* _Work to do_
In the entries that follow, identify the line containing "What distance separates" and return it together with all later lines, exactly as they appear.

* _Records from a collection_
* * * * *

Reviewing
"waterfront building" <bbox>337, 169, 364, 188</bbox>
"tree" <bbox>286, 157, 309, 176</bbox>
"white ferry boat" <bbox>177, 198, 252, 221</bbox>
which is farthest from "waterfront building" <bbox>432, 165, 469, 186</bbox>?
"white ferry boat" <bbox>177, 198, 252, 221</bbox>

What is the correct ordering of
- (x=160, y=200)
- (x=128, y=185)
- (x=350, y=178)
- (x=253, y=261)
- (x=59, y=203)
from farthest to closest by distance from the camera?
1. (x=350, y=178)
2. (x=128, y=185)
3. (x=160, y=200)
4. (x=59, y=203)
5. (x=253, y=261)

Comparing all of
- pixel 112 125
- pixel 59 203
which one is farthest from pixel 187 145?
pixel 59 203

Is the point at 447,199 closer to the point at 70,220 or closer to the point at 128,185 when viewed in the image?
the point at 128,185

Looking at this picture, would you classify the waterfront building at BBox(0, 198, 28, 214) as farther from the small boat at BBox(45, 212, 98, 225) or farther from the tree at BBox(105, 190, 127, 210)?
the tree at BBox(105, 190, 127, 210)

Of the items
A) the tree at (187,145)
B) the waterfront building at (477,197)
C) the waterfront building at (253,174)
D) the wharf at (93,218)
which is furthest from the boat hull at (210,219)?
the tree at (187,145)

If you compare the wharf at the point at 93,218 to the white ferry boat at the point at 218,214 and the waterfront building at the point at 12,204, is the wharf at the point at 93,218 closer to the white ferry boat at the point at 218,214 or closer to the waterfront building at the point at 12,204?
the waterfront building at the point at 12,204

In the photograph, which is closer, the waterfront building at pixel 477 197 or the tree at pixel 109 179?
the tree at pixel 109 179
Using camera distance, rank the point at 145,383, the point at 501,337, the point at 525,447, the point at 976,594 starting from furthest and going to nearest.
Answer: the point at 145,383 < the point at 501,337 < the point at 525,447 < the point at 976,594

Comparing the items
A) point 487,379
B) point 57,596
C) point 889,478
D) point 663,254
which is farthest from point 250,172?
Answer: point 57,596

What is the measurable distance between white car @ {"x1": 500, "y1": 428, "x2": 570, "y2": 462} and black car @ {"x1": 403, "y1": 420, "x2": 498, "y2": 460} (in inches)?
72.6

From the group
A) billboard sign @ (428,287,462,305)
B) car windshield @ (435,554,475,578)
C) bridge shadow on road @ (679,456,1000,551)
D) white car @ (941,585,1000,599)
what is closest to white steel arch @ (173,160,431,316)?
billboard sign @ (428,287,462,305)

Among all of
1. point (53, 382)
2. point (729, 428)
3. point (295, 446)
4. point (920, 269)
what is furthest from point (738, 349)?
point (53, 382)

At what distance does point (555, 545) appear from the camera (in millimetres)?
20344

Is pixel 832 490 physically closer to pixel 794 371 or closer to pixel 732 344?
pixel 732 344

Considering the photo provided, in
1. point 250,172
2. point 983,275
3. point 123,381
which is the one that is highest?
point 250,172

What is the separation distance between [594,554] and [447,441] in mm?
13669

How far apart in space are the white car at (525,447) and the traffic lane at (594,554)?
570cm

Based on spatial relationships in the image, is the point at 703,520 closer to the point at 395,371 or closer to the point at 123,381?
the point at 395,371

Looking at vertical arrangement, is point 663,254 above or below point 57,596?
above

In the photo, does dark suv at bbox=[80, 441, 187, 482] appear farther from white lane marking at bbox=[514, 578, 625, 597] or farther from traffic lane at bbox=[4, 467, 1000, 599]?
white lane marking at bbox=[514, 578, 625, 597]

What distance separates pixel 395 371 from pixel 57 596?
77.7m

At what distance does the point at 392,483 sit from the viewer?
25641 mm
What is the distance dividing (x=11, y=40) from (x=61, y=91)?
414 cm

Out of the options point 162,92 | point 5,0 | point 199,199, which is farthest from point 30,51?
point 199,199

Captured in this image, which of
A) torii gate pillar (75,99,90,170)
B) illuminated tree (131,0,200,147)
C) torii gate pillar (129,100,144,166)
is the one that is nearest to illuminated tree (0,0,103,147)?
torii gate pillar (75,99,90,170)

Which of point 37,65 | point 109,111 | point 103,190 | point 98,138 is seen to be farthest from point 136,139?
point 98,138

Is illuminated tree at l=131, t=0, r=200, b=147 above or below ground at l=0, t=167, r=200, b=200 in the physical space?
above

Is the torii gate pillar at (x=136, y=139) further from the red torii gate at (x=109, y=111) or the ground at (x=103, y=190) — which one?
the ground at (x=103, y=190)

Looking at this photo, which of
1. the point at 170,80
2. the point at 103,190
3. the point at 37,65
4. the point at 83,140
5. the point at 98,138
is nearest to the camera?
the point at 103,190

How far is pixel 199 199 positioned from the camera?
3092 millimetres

* * * * *

* _Full output_
What distance separates pixel 395 371 from pixel 57 596?
77.7m

At what distance does the point at 392,483 sit from the viewer?
25641 mm
What is the distance dividing (x=11, y=40) from (x=61, y=91)?
414 cm

Out of the options point 162,92 | point 5,0 | point 199,199, which is farthest from point 30,51?
point 199,199

Captured in this image, which of
A) torii gate pillar (75,99,90,170)
B) illuminated tree (131,0,200,147)
C) torii gate pillar (129,100,144,166)
is the one that is nearest to illuminated tree (0,0,103,147)?
torii gate pillar (75,99,90,170)

Which of point 37,65 | point 109,111 | point 103,190 | point 98,138 is seen to be farthest from point 136,139?
point 98,138

Is illuminated tree at l=131, t=0, r=200, b=147 above or below ground at l=0, t=167, r=200, b=200 in the physical space?
above

Is the torii gate pillar at (x=136, y=139) further from the red torii gate at (x=109, y=111) or the ground at (x=103, y=190) — which one?
the ground at (x=103, y=190)

Looking at this photo, which of
1. the point at 170,80
2. the point at 103,190
3. the point at 37,65
4. the point at 83,140
5. the point at 98,138
is nearest to the camera?
the point at 103,190

How far is pixel 199 199 positioned from the camera?
3092 millimetres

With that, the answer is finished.